> [TUJUAN 1]: Tolong tulis ulang baris-baris dari entri, mulai dari baris yang memuat "At what distance from the grass" sampai baris yang memuat "the grass strip at the point at 344,391, the", dengan kedua baris itu ikut disertakan.

> [TEKS YANG DIBERIKAN]:
-- -- --

Seorang yang dapat membayar harga, hidupnya akan dihargai. Namun dia yang tidak bisa membayar harga, hidupnya tidak berharga.

Anda pasti sering mendengar kurikulum merdeka yang akan digunakan disekolah. Kurikulum yang masih tahap pengujian sebelum dikonsumsi khalayak umum. Tapi pernahkah Anda memikirkan bagaimana menikmati kurikulum merdeka sedangkan masuk sekolah tata tertib harus bersepatu hitam, berseragam, bahkan hanya membayar SPP pun sulit?

Hal inilah yang saya rasakan ketika kita sibuk membahas mengenai kurikulum. Setiap pergantian mentri maka berganti kurikulum. Tapi pernahkah mereka memikirkan untuk anak-anak yang kelas sosial menengah ke bawah. Mereka harus membayar biaya pendaftaran, uang gedung, infak bulanan, yang mana itu semua hanya untuk Pre Conventional kenyamanan struktural sekolah sendiri.

Maka artikel ini menjelaskan bahwa pakaian seragam nasional adalah pakaian yang dikenakan pada hari belajar oleh peserta didik disekolah, yang jenis, model dan warnanya sama berlaku sesama nasional.

-- -- --

> [DATA]:
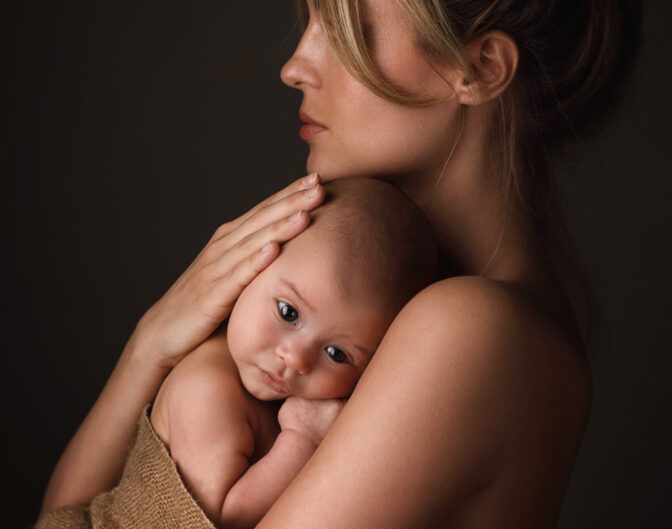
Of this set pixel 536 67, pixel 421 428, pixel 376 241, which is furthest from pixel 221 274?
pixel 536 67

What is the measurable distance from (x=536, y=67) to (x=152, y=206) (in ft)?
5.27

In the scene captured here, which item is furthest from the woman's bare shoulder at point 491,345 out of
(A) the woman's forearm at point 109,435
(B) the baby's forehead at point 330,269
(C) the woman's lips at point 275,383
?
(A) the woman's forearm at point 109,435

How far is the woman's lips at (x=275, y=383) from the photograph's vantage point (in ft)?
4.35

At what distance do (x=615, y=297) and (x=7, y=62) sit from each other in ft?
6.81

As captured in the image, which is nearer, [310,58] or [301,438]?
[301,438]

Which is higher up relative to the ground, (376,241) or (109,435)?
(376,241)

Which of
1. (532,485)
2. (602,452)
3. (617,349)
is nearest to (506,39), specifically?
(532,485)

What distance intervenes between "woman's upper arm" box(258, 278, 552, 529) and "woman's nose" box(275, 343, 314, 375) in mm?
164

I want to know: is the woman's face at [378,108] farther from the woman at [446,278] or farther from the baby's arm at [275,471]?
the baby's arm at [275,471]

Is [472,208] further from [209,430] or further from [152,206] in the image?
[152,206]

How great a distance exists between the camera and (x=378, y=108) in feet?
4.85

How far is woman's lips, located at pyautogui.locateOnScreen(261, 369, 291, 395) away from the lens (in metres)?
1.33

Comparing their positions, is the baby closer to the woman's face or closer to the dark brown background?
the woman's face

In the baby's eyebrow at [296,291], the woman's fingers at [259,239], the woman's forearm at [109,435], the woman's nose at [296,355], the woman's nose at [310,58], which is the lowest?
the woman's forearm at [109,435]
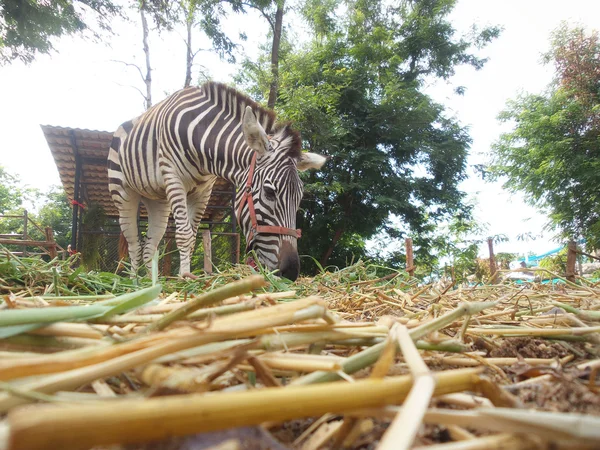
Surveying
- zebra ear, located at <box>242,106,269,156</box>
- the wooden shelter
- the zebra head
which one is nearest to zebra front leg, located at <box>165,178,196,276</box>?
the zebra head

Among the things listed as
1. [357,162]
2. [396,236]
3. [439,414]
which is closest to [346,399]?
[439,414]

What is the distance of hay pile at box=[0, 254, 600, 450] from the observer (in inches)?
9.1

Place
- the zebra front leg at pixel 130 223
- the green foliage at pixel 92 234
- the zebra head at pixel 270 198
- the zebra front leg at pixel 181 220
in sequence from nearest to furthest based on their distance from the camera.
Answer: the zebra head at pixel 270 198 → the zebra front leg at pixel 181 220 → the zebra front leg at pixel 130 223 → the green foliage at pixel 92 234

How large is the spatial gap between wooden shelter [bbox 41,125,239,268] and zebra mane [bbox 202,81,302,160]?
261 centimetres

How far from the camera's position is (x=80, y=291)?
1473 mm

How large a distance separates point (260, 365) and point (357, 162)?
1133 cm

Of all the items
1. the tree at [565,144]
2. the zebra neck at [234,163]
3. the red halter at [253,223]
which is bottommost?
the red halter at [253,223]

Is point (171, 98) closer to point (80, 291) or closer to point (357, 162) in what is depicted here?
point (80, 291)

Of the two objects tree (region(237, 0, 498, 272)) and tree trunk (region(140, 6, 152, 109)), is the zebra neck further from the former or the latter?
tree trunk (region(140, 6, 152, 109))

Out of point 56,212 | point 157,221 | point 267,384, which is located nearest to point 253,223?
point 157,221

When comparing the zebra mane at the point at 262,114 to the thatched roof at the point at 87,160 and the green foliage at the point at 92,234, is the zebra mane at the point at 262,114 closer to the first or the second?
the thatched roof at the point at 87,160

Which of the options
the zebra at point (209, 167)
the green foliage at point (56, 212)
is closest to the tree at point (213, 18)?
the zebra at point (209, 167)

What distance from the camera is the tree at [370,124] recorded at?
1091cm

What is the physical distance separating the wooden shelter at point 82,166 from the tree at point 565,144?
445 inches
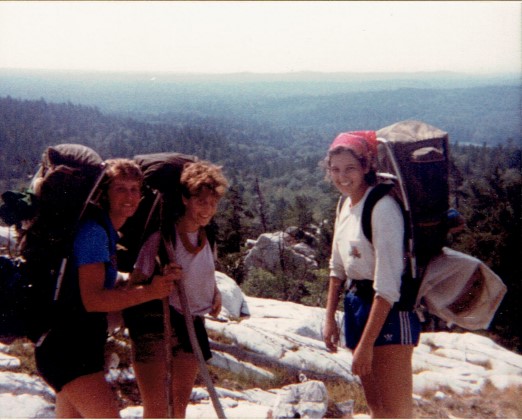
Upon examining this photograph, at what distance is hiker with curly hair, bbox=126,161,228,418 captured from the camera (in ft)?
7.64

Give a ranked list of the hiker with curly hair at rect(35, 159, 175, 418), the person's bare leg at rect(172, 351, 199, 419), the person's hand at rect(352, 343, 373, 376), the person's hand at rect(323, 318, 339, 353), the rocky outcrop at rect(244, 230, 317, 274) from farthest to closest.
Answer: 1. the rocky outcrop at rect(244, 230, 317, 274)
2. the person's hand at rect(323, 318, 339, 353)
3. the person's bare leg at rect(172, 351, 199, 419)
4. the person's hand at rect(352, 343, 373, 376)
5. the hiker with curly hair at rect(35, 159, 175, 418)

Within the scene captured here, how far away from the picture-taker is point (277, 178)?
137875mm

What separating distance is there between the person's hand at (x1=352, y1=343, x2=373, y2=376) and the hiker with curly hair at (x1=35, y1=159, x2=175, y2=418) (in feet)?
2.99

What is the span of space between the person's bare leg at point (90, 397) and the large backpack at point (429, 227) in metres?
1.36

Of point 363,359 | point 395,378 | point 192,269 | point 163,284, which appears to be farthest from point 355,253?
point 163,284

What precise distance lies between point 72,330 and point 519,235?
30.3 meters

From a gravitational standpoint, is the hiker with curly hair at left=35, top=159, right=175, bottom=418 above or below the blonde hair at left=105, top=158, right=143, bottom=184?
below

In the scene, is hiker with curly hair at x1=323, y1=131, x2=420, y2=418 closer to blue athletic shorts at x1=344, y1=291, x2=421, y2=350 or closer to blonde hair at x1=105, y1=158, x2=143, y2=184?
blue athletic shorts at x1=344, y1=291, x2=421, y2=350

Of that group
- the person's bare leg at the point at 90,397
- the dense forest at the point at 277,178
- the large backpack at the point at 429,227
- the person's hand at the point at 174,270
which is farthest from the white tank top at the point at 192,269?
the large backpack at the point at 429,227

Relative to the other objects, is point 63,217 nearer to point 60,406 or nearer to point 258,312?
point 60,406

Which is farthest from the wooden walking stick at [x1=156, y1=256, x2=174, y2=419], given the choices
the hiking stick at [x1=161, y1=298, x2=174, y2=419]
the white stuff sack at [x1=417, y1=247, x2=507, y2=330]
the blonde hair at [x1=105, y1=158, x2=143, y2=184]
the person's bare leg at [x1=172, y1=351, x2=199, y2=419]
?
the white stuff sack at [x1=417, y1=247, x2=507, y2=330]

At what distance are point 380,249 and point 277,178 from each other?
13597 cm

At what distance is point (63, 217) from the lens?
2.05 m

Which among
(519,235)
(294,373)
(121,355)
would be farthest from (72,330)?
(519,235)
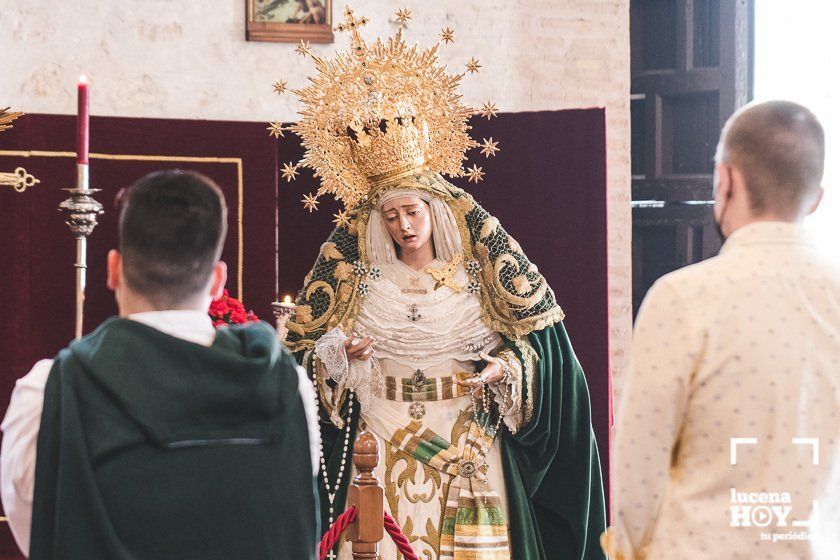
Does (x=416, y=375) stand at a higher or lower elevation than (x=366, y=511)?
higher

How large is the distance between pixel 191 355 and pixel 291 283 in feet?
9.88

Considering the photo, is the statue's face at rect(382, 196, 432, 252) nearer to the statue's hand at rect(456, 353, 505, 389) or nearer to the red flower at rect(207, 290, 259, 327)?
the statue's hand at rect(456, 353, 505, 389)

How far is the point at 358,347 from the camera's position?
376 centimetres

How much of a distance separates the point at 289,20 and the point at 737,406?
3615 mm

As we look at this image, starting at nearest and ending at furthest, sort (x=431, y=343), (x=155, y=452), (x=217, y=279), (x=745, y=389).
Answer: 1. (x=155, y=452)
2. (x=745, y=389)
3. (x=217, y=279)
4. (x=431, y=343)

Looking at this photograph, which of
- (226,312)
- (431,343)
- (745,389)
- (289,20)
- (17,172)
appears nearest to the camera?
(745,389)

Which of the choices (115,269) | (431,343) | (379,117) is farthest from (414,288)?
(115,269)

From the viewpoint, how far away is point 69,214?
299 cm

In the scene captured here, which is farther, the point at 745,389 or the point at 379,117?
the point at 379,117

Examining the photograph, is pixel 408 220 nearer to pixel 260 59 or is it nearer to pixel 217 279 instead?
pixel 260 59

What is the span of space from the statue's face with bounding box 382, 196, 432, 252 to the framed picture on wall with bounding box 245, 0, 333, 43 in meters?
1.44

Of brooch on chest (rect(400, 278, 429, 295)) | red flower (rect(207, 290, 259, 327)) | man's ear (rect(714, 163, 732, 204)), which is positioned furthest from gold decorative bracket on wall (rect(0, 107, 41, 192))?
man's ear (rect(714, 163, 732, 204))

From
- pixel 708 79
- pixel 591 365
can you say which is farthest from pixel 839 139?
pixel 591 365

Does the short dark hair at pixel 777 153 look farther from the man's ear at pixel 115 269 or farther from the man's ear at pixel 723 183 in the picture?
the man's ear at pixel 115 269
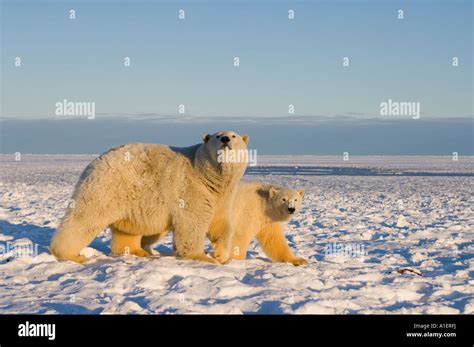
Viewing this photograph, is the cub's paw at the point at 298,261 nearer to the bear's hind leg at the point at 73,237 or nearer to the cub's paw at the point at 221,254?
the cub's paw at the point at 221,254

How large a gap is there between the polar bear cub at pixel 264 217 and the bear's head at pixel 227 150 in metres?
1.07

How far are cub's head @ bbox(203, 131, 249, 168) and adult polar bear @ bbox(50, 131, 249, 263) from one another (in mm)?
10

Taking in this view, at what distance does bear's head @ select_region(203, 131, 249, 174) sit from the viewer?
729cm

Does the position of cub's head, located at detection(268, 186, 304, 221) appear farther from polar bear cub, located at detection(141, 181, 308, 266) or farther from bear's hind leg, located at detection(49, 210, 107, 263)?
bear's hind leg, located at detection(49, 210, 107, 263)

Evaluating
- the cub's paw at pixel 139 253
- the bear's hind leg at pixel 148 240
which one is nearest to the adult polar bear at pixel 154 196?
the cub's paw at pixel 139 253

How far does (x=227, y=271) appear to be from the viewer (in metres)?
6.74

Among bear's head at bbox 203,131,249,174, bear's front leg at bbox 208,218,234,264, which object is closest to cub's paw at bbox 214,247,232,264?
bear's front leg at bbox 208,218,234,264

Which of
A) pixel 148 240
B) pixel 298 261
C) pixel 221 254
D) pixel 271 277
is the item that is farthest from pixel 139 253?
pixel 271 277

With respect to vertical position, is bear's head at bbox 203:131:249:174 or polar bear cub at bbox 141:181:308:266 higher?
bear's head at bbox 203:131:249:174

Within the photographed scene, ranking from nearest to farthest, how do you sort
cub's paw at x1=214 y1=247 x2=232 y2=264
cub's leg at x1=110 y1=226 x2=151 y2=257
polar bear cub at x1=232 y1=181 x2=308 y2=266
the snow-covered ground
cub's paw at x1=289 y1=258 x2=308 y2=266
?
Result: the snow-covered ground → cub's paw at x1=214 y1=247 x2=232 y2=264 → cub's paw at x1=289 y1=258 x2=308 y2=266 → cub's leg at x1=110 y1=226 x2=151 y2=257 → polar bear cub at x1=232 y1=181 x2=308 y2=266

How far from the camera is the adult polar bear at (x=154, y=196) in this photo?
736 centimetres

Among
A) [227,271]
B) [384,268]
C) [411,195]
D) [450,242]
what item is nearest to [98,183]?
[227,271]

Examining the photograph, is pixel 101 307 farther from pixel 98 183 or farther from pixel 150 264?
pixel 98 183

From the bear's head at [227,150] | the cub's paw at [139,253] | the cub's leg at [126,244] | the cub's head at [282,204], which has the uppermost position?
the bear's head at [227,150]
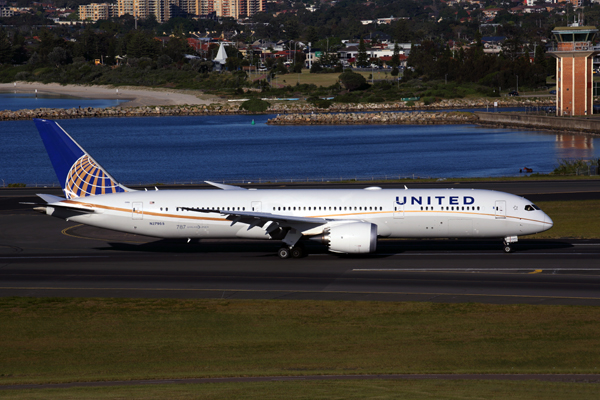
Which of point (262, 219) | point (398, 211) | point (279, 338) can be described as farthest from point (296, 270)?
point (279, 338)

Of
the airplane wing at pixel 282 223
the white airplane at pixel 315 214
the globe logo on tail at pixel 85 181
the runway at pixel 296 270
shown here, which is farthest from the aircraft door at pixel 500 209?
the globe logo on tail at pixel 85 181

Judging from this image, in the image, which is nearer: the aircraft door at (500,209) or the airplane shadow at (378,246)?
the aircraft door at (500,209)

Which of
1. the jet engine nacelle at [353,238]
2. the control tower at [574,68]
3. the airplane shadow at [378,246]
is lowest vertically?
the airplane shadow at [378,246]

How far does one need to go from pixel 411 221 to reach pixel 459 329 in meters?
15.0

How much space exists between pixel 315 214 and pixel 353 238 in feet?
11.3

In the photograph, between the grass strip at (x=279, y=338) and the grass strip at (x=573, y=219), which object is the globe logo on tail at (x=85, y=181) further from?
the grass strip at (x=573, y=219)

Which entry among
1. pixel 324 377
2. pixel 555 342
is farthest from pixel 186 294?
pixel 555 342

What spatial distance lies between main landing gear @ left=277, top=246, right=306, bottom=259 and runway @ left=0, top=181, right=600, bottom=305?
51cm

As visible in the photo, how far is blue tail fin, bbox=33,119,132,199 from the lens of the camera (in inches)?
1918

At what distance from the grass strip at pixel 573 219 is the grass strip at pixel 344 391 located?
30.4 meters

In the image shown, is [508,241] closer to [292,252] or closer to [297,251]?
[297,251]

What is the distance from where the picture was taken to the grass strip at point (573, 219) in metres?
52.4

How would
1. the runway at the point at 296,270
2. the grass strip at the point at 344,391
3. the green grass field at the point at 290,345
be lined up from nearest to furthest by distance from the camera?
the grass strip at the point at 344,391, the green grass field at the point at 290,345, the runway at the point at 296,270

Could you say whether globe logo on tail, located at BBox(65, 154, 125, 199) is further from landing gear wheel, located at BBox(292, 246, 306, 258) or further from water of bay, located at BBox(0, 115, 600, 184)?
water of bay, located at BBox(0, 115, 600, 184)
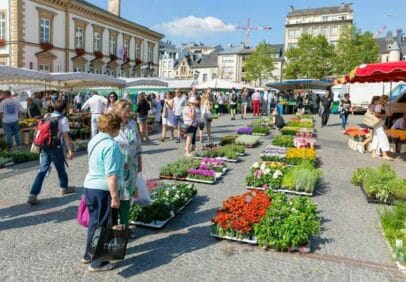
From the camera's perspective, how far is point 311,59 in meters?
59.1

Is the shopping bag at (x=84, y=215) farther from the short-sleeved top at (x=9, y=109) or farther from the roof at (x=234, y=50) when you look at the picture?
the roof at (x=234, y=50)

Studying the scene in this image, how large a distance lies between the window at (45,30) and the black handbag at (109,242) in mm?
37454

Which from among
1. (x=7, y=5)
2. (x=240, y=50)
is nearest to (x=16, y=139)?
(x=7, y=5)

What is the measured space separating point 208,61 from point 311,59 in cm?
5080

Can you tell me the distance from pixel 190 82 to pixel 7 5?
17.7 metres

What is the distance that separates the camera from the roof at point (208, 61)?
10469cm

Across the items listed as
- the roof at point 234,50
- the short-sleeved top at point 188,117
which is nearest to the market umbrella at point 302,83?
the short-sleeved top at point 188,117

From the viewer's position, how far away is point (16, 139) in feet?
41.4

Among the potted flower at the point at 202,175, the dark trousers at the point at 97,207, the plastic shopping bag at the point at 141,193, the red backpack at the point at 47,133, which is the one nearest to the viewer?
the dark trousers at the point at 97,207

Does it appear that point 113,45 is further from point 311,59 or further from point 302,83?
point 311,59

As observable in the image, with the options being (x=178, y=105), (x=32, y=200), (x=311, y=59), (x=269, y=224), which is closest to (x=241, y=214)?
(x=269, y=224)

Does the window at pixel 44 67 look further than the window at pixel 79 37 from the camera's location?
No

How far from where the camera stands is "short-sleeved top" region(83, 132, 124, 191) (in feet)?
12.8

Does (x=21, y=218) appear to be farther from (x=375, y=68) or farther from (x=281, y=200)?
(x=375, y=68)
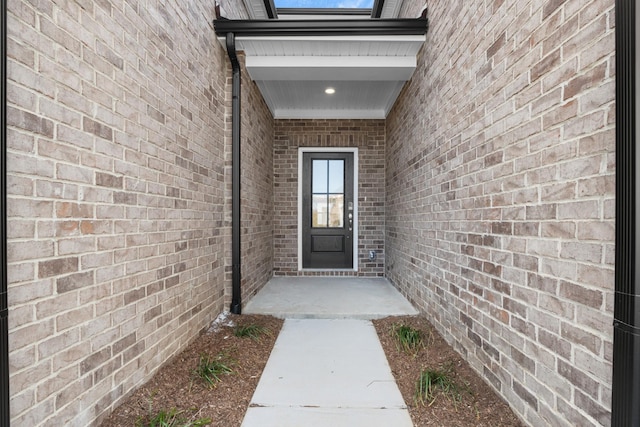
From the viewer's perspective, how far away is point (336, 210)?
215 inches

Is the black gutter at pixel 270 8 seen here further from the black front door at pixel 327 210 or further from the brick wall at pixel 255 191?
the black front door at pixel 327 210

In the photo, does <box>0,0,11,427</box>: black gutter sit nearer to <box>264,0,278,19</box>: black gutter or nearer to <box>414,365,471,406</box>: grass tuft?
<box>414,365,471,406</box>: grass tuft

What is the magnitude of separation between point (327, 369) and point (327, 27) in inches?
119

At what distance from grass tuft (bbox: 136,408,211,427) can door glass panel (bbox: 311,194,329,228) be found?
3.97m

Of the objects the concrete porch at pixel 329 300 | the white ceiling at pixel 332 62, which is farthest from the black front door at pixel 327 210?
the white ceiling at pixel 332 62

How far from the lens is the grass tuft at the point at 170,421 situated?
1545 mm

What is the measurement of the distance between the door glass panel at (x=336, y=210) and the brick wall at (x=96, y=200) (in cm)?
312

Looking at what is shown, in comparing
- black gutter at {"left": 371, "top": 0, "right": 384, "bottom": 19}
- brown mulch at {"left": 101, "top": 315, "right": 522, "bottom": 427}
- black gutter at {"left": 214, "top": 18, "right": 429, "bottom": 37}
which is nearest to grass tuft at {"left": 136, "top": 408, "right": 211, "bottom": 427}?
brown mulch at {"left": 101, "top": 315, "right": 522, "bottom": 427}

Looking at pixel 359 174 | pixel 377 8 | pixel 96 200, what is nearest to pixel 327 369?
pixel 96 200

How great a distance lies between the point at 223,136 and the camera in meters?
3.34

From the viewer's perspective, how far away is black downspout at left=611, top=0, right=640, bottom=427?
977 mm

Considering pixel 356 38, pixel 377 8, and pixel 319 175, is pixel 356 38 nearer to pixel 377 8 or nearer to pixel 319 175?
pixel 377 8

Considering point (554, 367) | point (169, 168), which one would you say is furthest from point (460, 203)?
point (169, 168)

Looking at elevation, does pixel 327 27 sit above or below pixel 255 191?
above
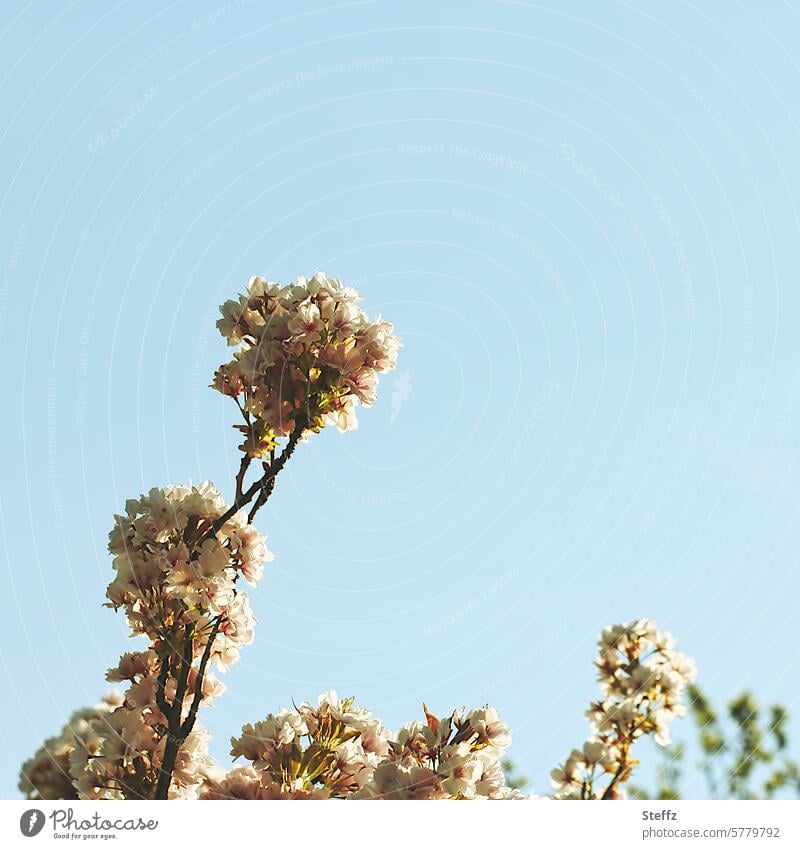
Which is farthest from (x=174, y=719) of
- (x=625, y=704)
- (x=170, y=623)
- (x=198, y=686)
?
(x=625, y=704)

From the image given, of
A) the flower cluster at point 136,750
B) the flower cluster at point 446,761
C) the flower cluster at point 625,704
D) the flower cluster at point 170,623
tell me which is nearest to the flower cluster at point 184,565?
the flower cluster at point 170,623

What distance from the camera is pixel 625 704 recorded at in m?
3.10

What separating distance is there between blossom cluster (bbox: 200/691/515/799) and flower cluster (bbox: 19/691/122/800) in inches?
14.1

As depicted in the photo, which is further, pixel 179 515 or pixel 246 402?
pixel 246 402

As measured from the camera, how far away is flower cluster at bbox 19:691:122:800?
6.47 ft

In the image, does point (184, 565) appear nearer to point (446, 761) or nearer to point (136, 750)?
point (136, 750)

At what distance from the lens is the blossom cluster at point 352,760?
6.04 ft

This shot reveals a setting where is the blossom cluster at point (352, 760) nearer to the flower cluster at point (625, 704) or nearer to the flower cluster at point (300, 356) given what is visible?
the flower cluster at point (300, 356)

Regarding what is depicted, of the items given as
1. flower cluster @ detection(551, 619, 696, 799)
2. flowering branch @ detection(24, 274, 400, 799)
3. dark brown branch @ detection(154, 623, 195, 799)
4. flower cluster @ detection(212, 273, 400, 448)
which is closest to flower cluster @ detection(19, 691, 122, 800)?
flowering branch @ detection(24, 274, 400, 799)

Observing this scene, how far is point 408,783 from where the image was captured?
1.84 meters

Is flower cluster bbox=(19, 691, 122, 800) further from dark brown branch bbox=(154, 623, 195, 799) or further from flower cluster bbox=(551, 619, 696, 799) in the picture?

-- -- --

> [TUJUAN 2]: Menurut teks yang diberikan, apa yang terjadi setiap kali menteri berganti?

> [JAWABAN BENAR 1]:
At what distance from the grass strip at pixel 573 219 is the grass strip at pixel 344 391 located?
30.4 meters

In the image shown, is [508,241] closer to [292,252] or closer to [297,251]?
[297,251]

What is the distance from where the picture was taken to the grass strip at point (573, 219) in metres?
52.4

How would
1. the runway at the point at 296,270
2. the grass strip at the point at 344,391
3. the green grass field at the point at 290,345
be lined up from nearest to furthest by distance from the camera?
the grass strip at the point at 344,391, the green grass field at the point at 290,345, the runway at the point at 296,270

> [JAWABAN BENAR 2]: Kurikulumnya ikut berganti.